_What the task asks_
Exactly and only the lines from the one with "New Zealand, site" through the end of the listing are to be transcribed, both ends included.

_Input data_
__________________________________________________

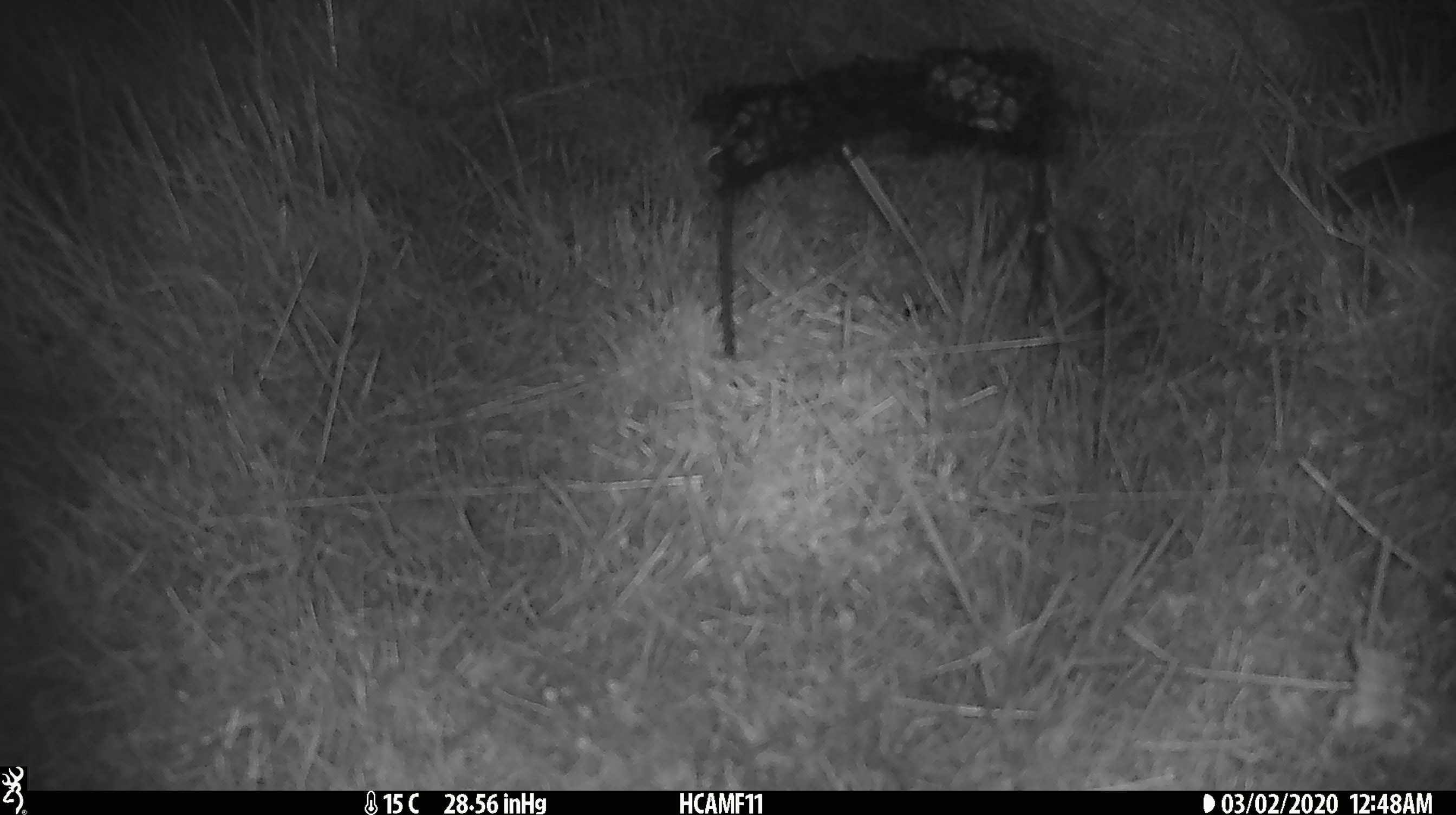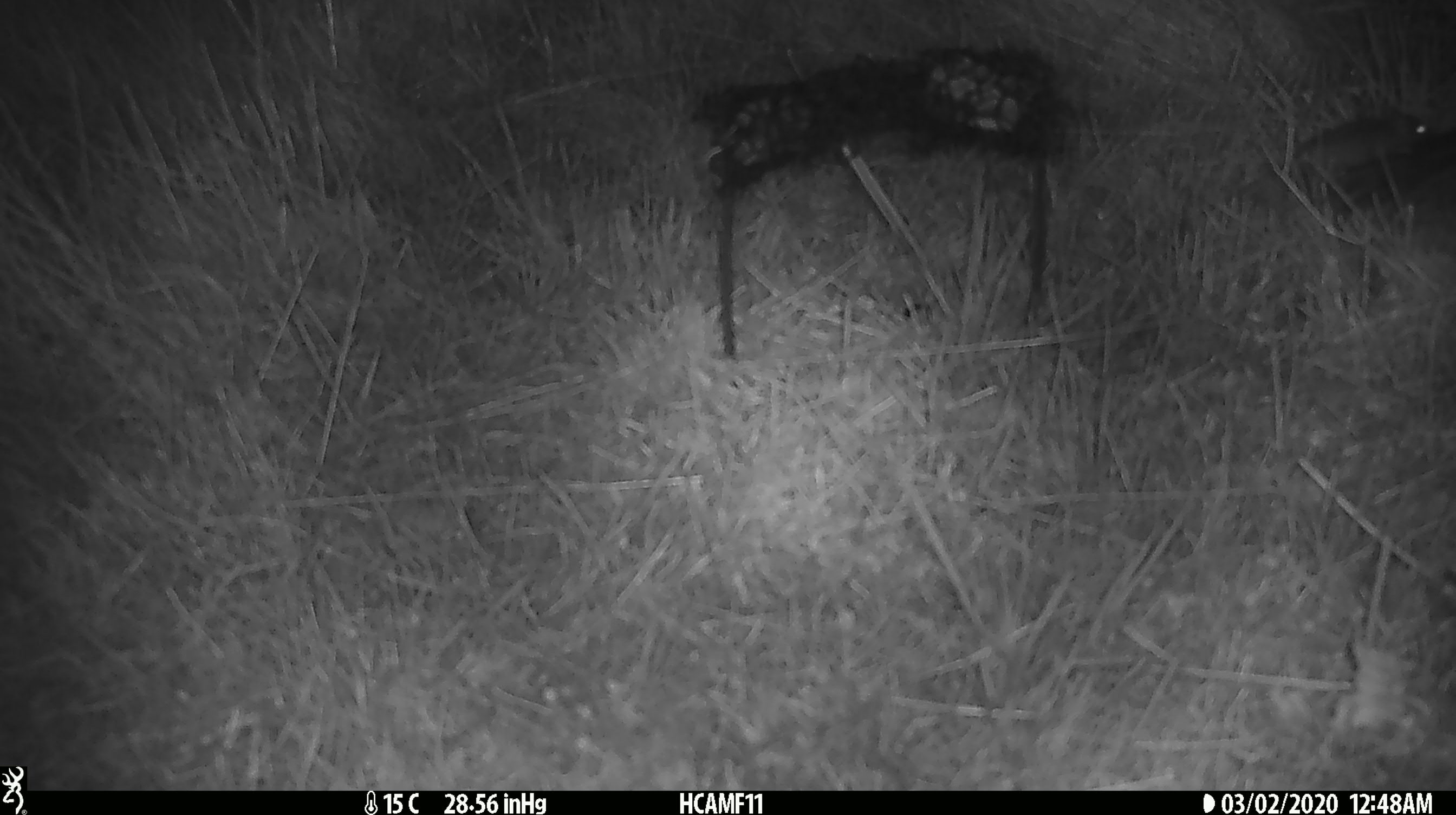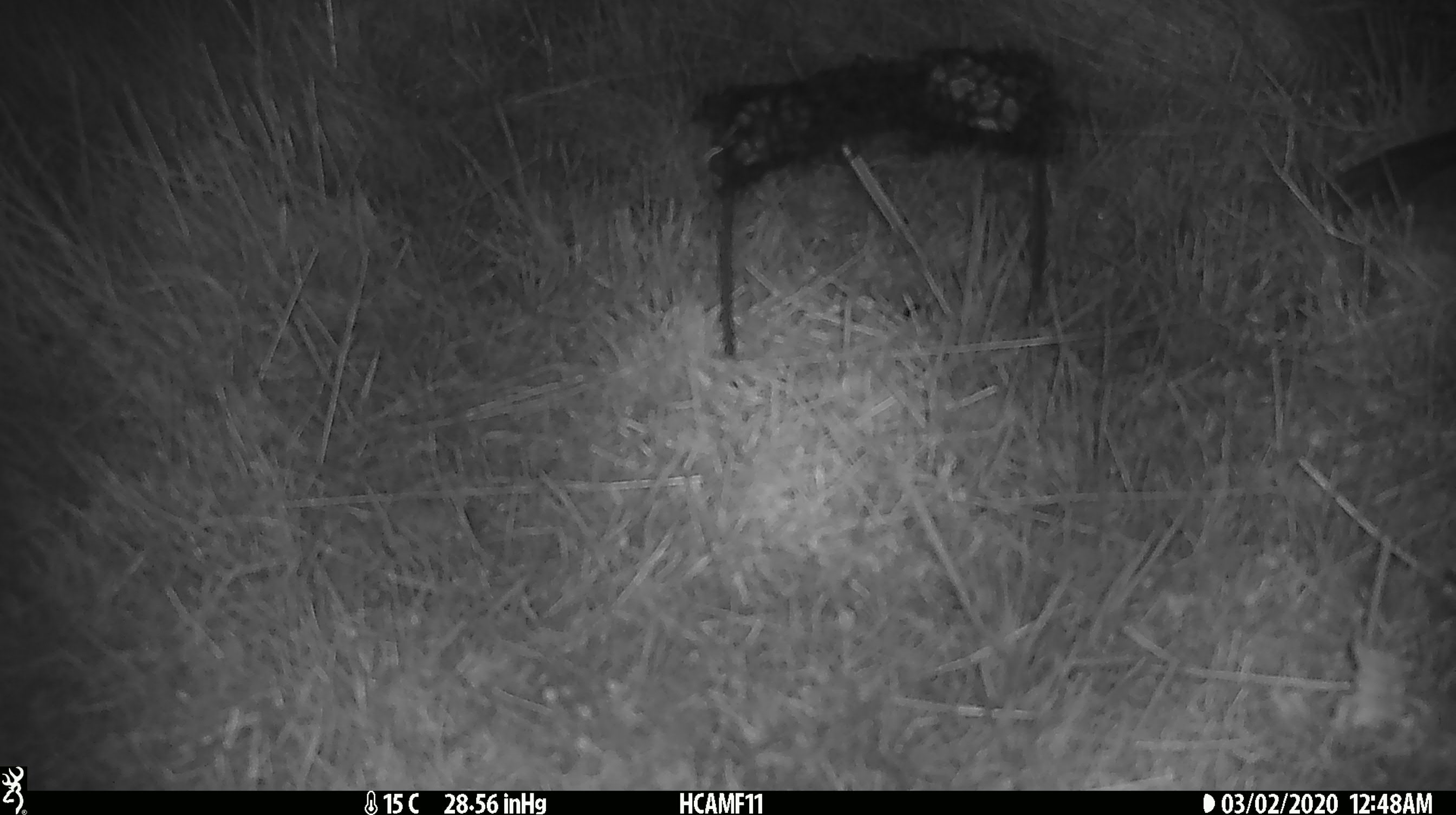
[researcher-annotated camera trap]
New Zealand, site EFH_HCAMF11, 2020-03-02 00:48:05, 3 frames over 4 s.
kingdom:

__________________________________________________

_Exercise answer_
New Zealand, site EFH_HCAMF11, 2020-03-02 00:48:05, 3 frames over 4 s.
kingdom:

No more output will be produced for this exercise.